NeuroPoly Lab, Polytechnique Montreal, Quebec, Canada

Magnetization Transfer (MT) has been extensively applied to study macromolecular biological tissue composition. The imaging contrast resides in the magnetization transfer between free-water protons and macromolecular proton compartments, through chemical exchange and dipolar interactions. In the two-pool tissue model, highly mobile protons are associated with the free-water pool while protons found in semisolid macromolecular sites are defined as the restricted pool Sled, 2018. A simple method for visualizing MT effects includes acquiring two images with and without an off-resonance MT pulse to calculate the MT ratio (MTR), which is the normalized difference of these two images Wolff & Balaban, 1989. Despite its proven usefulness to study multiple sclerosis Zheng et al., 2018, Alzheimer’s disease Fornari et al., 2012 and psychiatric disorders Chen et al., 2015, the MTR is a semi-quantitative metric that depends critically on the imaging sequence parameters Seiberlich et al., 2020. Another semi-quantitative approach is the estimation of MT saturation (MTsat) by fitting the MT signal obtained from an MT-weighted (MTw), a proton density (PD) weighted and T1-weighted (T1w) contrast Helms et al., 2008. Quantitative MT (qMT) consists of fitting multiple images to a mathematical model to extract tissue-specific parameters related to physical quantities, such as pool sizes, magnetization exchange rates between pools, and T1, T2 relaxation times of each pool. Compared to semi-quantitative approaches (MTR, MTsat), qMT has long acquisition protocols and sometimes needs additional measurements (eg. B0, B1, T1), and the complex models required to fit the quantitative maps makes it a challenging imaging technique.
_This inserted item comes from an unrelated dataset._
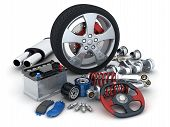 picture of spare  - Many auto parts on white background  - JPG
In 2015, our lab published qMTLab Cabana et al., 2015, an open-source software project seeking to unify three qMT methods in the same interface: qMT using spoiled gradient echo (qMT-SPGR), qMT using balanced steady-state free precession (qMT-bSSFP), and qMT using selective inversion recovery with fast spin echo (qMT-SIRFSE). qMTLab allowed users to simulate, evaluate, fit, and visualize qMT data with the possibility to share qMT protocols between researchers, allowing them to compare the performance of their methods Cabana et al., 2015. Since then, we have extended the project and renamed it to qMRLab, Karakuzu et al., 2020, which in addition to qMT now provides over 20 quantitative techniques under one umbrella, such as relaxation and diffusion models, quantitative susceptibility mapping, B0 and B1 mapping. In addition, we created interactive tutorials (see the T1 mapping chapters using the inversion recovery, variable flip angle, and MP2RAGE techniques) and blog posts for several qMRI techniques that were published under a creative commons license made it into a quantitative MRI book published by Elsevier Seiberlich et al., 2020. This blog post is a continuation of our qMRLab outreach initiative, where we will focus on qMT and the tools we provide in qMRLab for this class of techniques.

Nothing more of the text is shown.